By day 5, I'm up to wearing the corset for eight hours. It's a breeze getting it on and I mostly feel OK, but I'm becoming aware of its presence and find myself looking at my watch, thinking "When can I get it off?" Also, I feel a slight discomfort on my left lower pelvic area. It's not exactly a numbness, but it does cause my leg to feel a bit uncomfortable. I soldier on but that night I feel slight leg discomfort during my sleep.
The next morning I dutifully don my corset again, with less enthusiasm. This isn't as easy as I thought. I realize that waist training requires focus and determination. Yes, I feel a bit smaller in the waist but I'm a bit cranky too. After two hours, I decide to take off my corset. Whew! I e-mail Grogan, feeling a bit like a failure, but she cheerfully offers encouragement. I probably laced too tightly and had a bit of nerve reaction in my upper thigh.
She advises that I take off the corset and rest my body for a day or so. I follow her lead and sure enough I'm back to my old self after a one-day break. But, hmmm, maybe it's time for two glasses of wine and pizza now that I'm off the wagon. But can I really throw all that work down the drain? I settle for a small lamb chop at dinner and half a glass of wine.
Hey, I survived six days of waist training … I'm not giving up just yet. Now, where is that doggone corset?
What Does the Medical Community Say About Corsets?
The corset has had a shady past. Around for centuries, many woman suffered deformed organs and fainting spells while wearing them. And still today, doctors and neurologists warn that wearing corsets for long periods can be detrimental to your health.

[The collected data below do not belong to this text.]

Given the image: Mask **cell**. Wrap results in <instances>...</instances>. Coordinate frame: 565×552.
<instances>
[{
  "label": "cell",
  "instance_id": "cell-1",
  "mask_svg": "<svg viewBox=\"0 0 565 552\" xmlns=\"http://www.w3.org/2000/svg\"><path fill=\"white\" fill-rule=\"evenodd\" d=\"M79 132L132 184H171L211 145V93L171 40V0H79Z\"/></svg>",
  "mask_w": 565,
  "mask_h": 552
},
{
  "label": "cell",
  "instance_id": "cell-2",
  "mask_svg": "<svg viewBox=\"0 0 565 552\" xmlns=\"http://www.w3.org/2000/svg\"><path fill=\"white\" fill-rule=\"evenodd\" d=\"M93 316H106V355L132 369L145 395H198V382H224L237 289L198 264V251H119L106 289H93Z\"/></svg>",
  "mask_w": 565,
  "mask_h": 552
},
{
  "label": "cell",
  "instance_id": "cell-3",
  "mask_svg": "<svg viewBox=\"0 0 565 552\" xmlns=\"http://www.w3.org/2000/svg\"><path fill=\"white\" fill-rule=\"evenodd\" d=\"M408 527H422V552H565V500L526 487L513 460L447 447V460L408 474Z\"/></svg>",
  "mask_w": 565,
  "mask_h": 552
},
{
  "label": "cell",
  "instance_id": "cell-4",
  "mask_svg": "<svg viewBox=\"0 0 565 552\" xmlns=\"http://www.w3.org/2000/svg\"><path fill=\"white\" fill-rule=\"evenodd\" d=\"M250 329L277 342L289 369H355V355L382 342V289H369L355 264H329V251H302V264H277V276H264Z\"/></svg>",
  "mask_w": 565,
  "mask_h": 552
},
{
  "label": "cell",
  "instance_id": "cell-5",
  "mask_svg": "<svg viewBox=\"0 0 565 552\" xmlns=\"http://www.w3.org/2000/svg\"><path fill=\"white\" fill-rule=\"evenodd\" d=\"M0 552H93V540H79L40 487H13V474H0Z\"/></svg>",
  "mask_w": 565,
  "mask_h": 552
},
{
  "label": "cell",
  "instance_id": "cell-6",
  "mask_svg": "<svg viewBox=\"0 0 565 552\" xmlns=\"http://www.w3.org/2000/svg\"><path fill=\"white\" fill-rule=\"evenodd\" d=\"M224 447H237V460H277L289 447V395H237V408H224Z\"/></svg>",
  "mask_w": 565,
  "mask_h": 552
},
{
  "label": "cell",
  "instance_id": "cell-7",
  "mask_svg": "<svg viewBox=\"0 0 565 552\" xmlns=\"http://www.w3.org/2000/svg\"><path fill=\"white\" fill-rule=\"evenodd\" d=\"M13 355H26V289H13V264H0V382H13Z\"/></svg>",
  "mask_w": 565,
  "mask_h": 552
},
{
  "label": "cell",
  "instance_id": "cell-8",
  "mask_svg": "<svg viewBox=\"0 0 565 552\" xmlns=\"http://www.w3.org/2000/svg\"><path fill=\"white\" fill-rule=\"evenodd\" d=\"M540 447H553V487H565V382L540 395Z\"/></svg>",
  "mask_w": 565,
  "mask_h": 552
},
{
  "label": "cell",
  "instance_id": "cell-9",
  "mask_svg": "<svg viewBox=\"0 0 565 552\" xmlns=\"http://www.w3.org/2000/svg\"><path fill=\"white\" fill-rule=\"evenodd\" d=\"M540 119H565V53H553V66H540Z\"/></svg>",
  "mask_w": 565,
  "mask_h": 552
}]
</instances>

"If you're wearing a corset 24/7, it can do a couple of things to your body," said Dr. Sara Gottfried, a gynecologist who's been treating women for 20 years. "Namely, it will be squeezing your ribs so much that you can't take a deep breath. Corsets can squish your lungs by 30 to 60 percent, making you breathe like a scared rabbit. They can also put a kink in your organs and cause constipation."
But Gottfriend says that wearing corsets in moderation may be just like wearing high heels. High heels aren't best in terms of your foot health, but in the short-term, they provide a healthy dose of sex appeal.
"If you do want to waist train, be sure you wear the corset only for a short amount of time," she said. "You may want to consult your physician to make sure that your lungs and liver are healthy, and ideally, don't wear a corset until after the age of 21, once the female body is more fully developed."